■ The problem
Find the "Blue Moss Canvas Print" line in the records below and repeat it and every later line exactly, up to the last; do not include pictures.

== Provided data

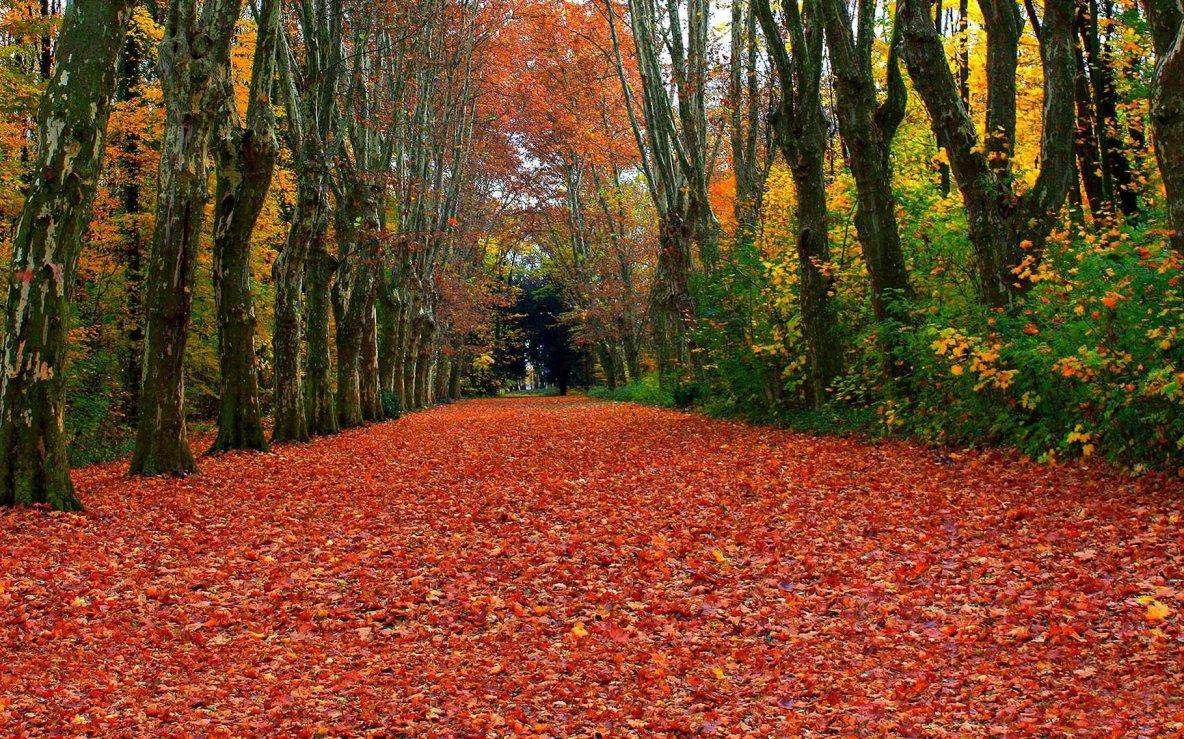 Automne : saison des arbres aux feuilles flamboyantes | Dossier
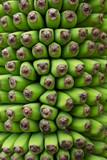 Banana,Musa chiliocarpa Back,100 hand Banana Plant poster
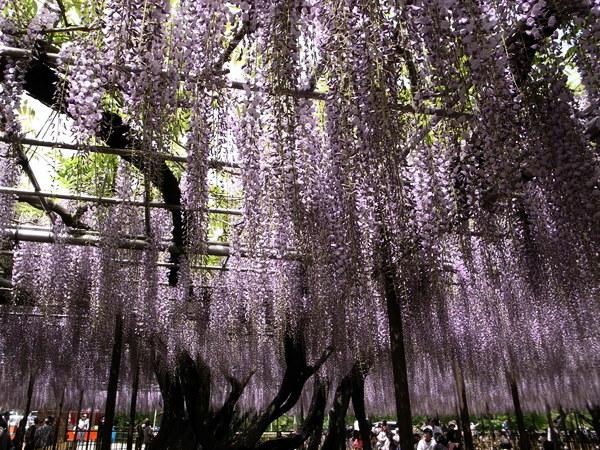 f:id:gzutetsu:20110502131038j:image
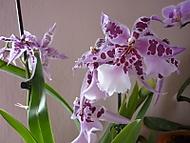 Barvy_orchidej_0061 (klivie)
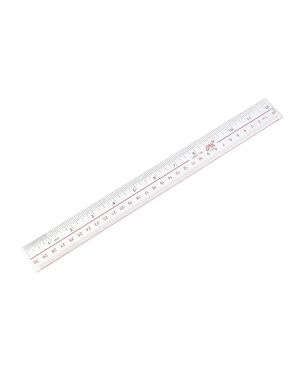 Ruler 300MM Plastic  #8801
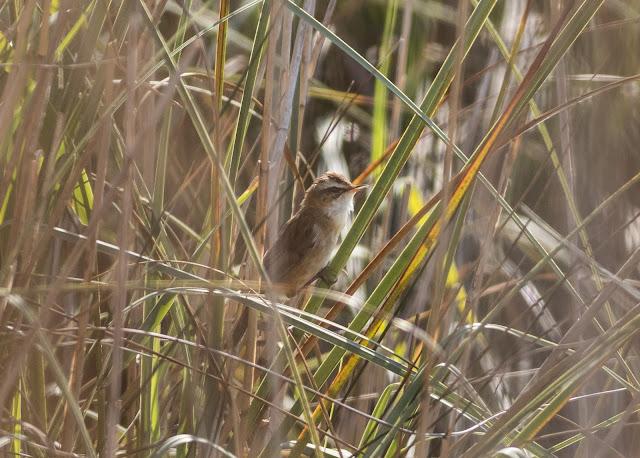 Moustached Warbler - S'Albufera Natural Park, Mallorca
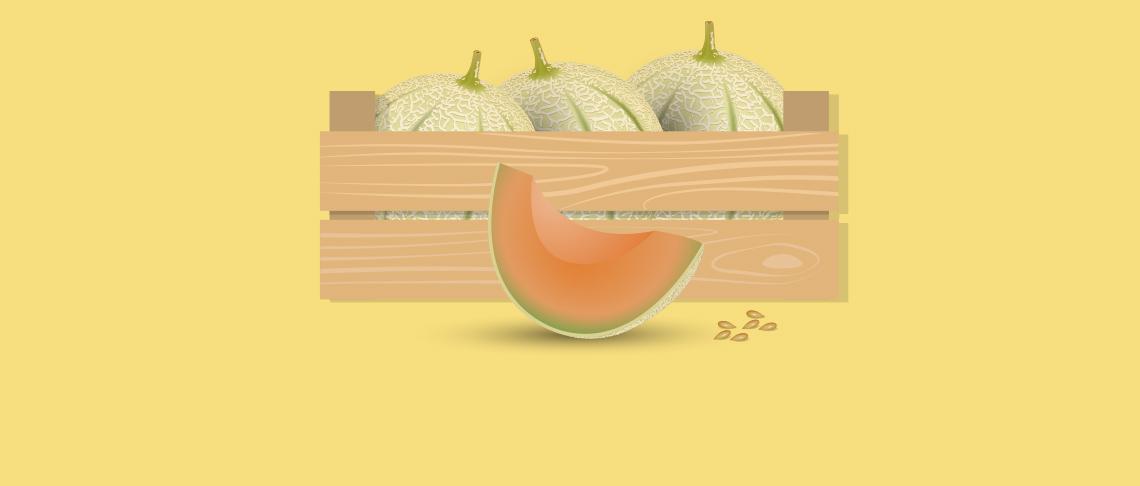 Le melon jaune charentais IGP du Haut-Poitou Transgourmet Origine obtient la certification HVE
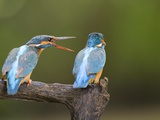 Female Squawks at Male Common Kingfisher  Alcedo Atthis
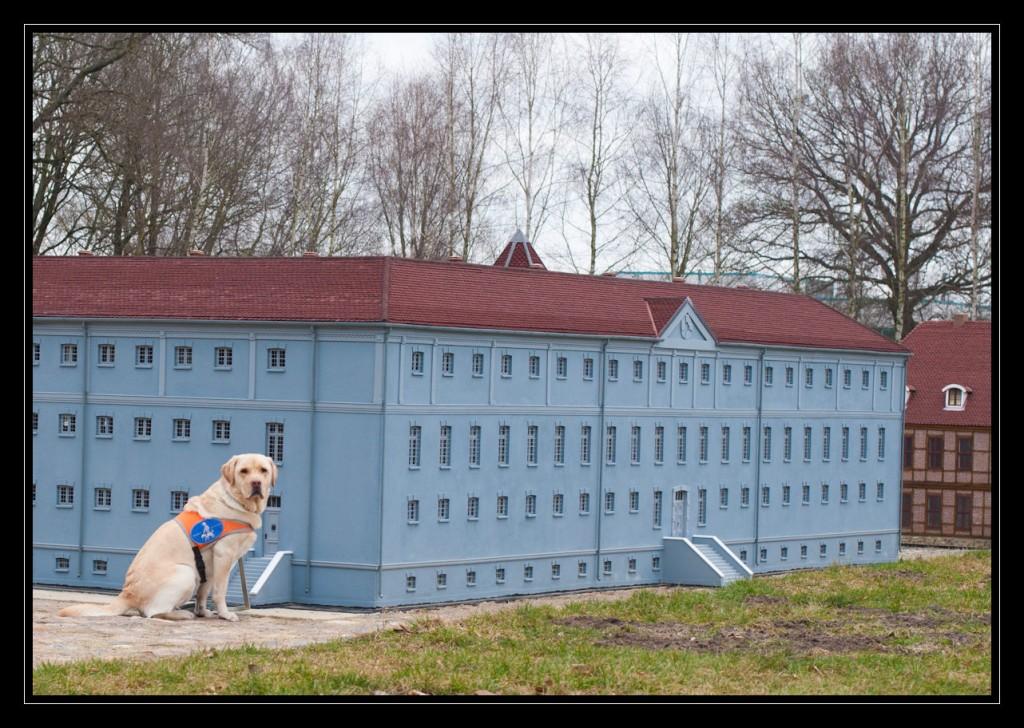 Foto: Labrador Retriever Mexx sitzt an der Rückseite des blaugrauen Frauengefängnisses. Das Modell ist ca. doppelt so hoch wie Mexx.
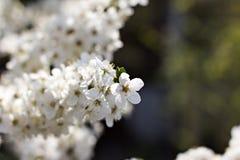 Flores del albaricoquero Fotografía de archivo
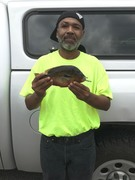 New North Carolina State Record Redbreast...... Alphonso Jackson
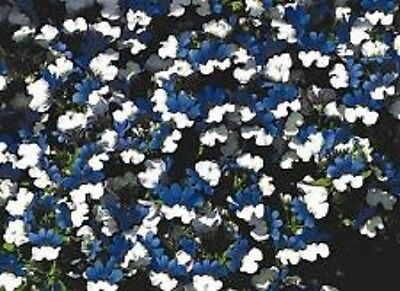 40+ Nemesia Blue and White Flower Seeds / KLM / Strumosa / Annual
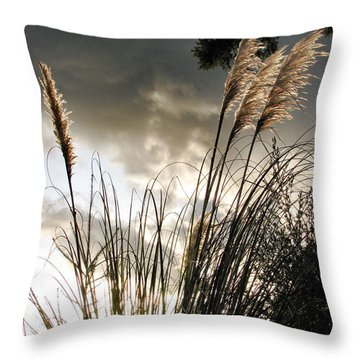 Embracing The Mystery Throw Pillow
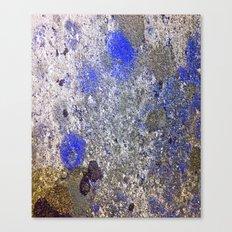 Blue Moss Canvas Print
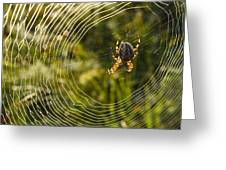 Araneus Morning Greeting Card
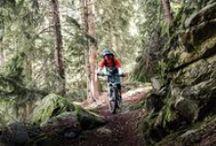 bikes / Ride on.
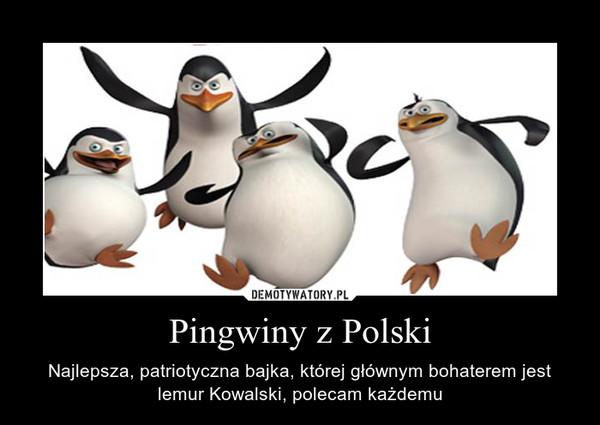 Pingwiny z Polski – Najlepsza, patriotyczna bajka, której głównym bohaterem jest lemur Kowalski, polecam każdemu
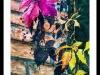 Vibrant-Leaves-Framed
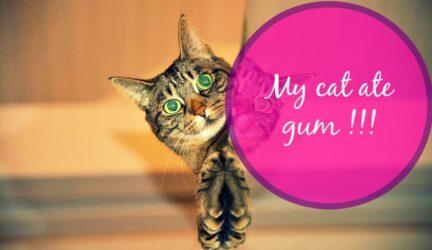 my cat ate gum header
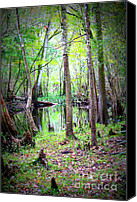 Cypress Knees Canvas Prints - Into the Swamp Canvas Print by Carol Groenen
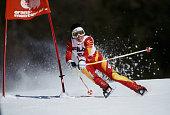 Maria Walliser of Switzerland during the International Ski Federation Women's Giant Slalom at the FIS Alpine World Ski Championship on 5 February...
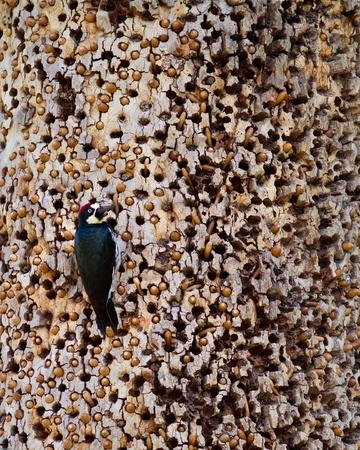 Acorn Woodpecker on a tree in California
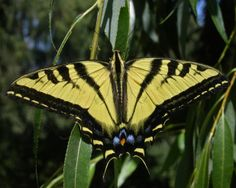 Western Tiger Swallowtail - Insecta Reference Library - redOrbit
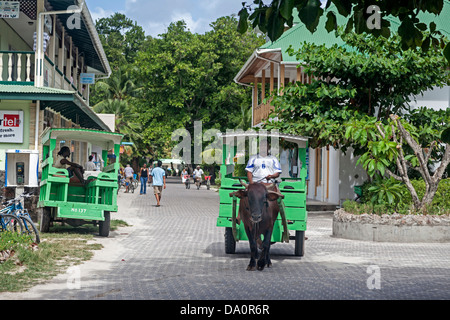 Oxcart taxi on the main street of La Passe ,La Digue, Seychelles, Indian Ocean, Africa - Stock Photo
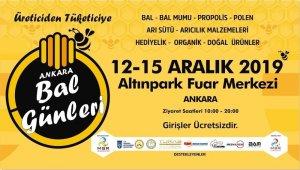 Ankara'nın 'en ballı' günleri başlıyor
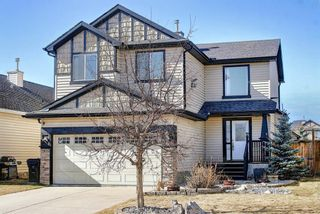 Main Photo: 20 Royal Birch Crescent NW in Calgary: Royal Oak Detached for sale : MLS®# A1089923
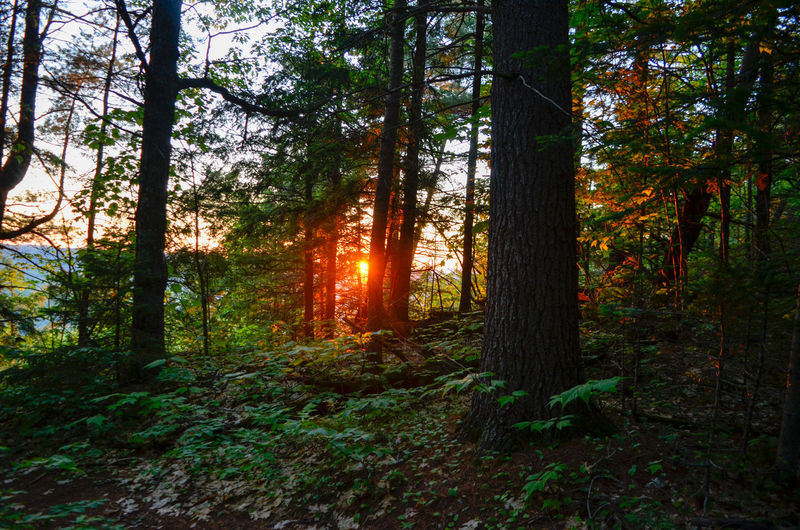 Tree Forest Sunset Tree Trunk Branch Autumn Pine Tree Wilderness Area WoodLand Tree Area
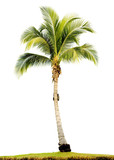 palm tree isolated - Fine Art prints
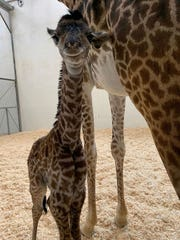 New giraffe is born at the Cincinnati Zoo and Botanical Garden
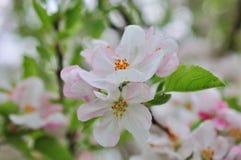 Ανθίζοντας δέντρο της Apple ενάντια την άνοιξη Στοκ Φωτογραφία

====

■ Reply
 Blue Moss Canvas Print
 Araneus Morning Greeting Card
 bikes / Ride on.
 Pingwiny z Polski – Najlepsza, patriotyczna bajka, której głównym bohaterem jest lemur Kowalski, polecam każdemu
 Vibrant-Leaves-Framed
 my cat ate gum header
 Cypress Knees Canvas Prints - Into the Swamp Canvas Print by Carol Groenen
 Maria Walliser of Switzerland during the International Ski Federation Women's Giant Slalom at the FIS Alpine World Ski Championship on 5 February...
 Acorn Woodpecker on a tree in California
 Western Tiger Swallowtail - Insecta Reference Library - redOrbit
 Oxcart taxi on the main street of La Passe ,La Digue, Seychelles, Indian Ocean, Africa - Stock Photo
 Ankara'nın 'en ballı' günleri başlıyor
 Main Photo: 20 Royal Birch Crescent NW in Calgary: Royal Oak Detached for sale : MLS®# A1089923
 Tree Forest Sunset Tree Trunk Branch Autumn Pine Tree Wilderness Area WoodLand Tree Area
 palm tree isolated - Fine Art prints
 New giraffe is born at the Cincinnati Zoo and Botanical Garden
 Ανθίζοντας δέντρο της Apple ενάντια την άνοιξη Στοκ Φωτογραφία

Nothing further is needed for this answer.